Given records:
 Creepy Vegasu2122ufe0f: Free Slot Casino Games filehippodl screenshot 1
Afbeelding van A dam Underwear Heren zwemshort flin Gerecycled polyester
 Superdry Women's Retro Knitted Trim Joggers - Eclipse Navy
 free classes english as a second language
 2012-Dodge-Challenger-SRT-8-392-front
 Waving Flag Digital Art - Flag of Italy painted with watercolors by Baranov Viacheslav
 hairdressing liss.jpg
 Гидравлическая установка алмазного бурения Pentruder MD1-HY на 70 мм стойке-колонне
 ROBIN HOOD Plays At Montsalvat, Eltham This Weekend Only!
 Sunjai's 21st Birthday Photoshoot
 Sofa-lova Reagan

==

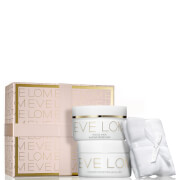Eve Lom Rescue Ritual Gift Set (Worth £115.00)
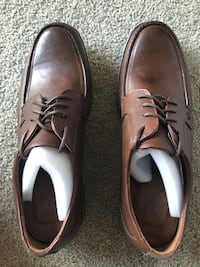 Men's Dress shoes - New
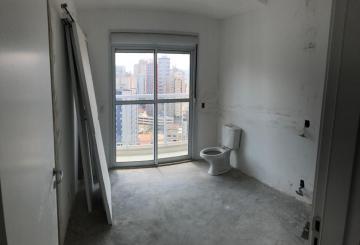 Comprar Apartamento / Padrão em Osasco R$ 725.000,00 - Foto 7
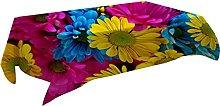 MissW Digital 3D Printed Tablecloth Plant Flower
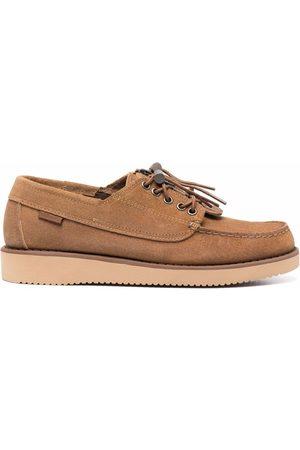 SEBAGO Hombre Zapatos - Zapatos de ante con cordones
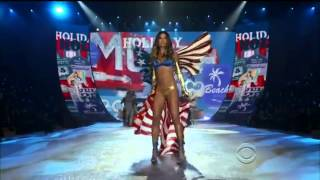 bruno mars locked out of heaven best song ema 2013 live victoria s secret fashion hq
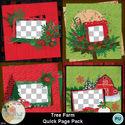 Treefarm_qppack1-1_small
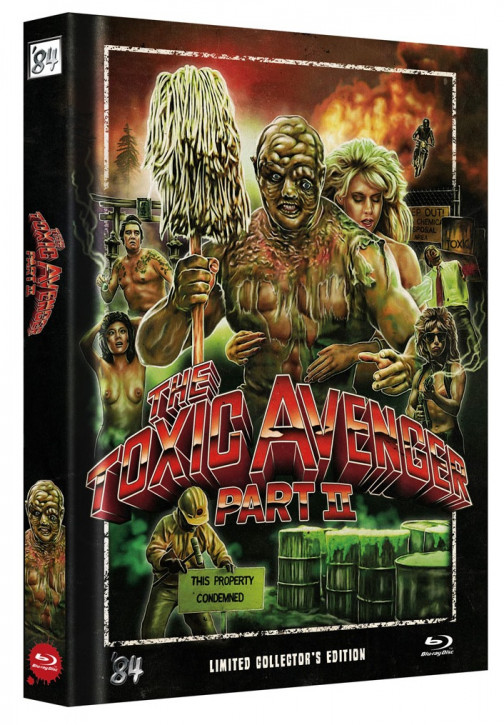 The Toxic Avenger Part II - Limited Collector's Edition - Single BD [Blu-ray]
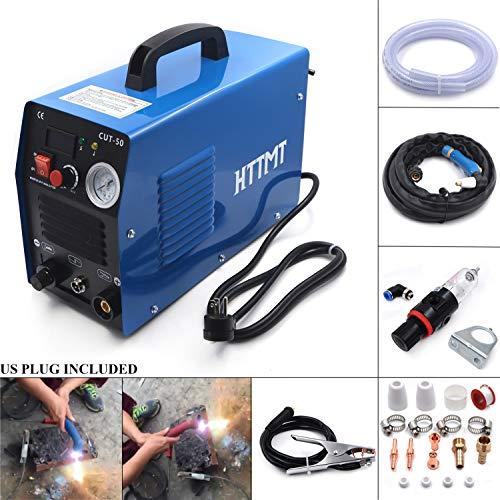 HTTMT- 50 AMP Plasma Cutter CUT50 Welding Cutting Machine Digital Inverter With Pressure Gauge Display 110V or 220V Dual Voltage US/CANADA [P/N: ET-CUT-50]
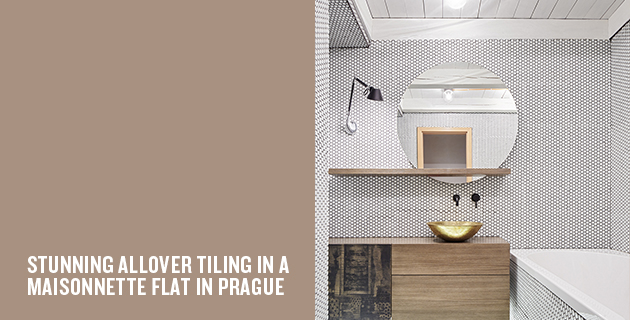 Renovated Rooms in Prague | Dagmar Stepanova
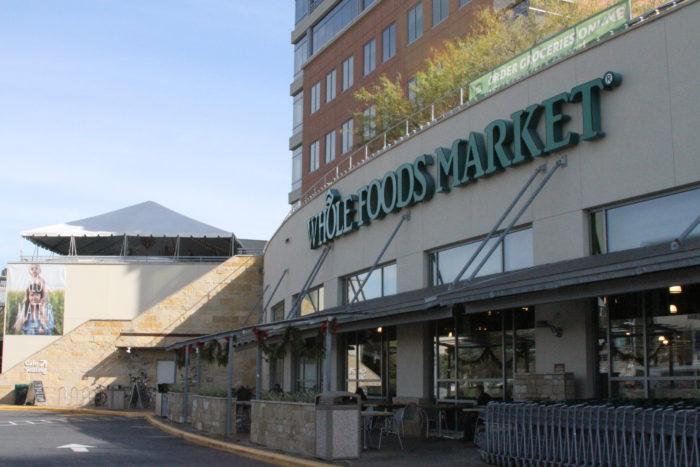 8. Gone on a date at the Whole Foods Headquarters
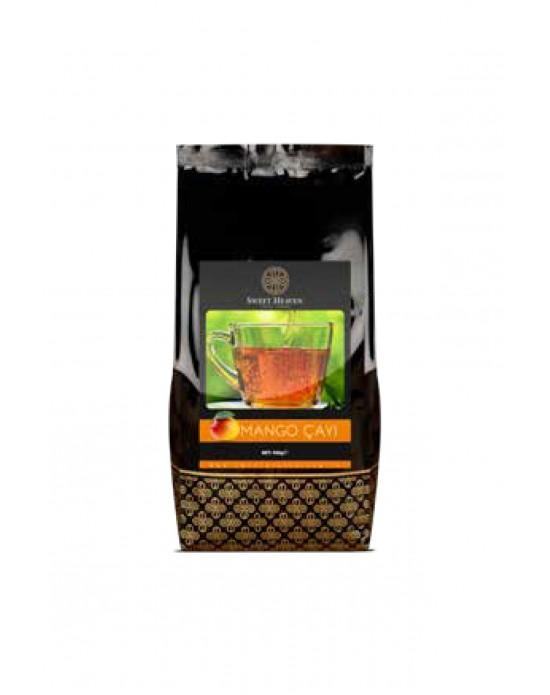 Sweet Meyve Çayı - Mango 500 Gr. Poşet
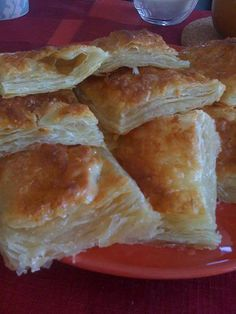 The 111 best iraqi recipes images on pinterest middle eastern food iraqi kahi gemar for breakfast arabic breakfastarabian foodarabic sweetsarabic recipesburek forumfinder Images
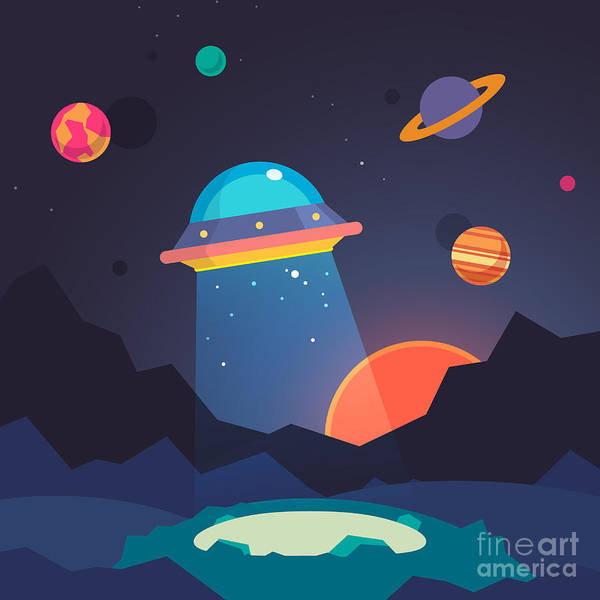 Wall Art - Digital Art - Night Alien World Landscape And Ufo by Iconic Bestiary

...

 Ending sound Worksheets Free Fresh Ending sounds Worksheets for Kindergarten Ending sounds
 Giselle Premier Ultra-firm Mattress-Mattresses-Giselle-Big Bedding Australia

What to work on: Starting at the line above that contains "Creepy Vegasu2122ufe0f: Free", repeat each line exactly up to and including the line that contains "2012-Dodge-Challenger-SRT-8-392-front", and stop there.

Response:
 Creepy Vegasu2122ufe0f: Free Slot Casino Games filehippodl screenshot 1
Afbeelding van A dam Underwear Heren zwemshort flin Gerecycled polyester
 Superdry Women's Retro Knitted Trim Joggers - Eclipse Navy
 free classes english as a second language
 2012-Dodge-Challenger-SRT-8-392-front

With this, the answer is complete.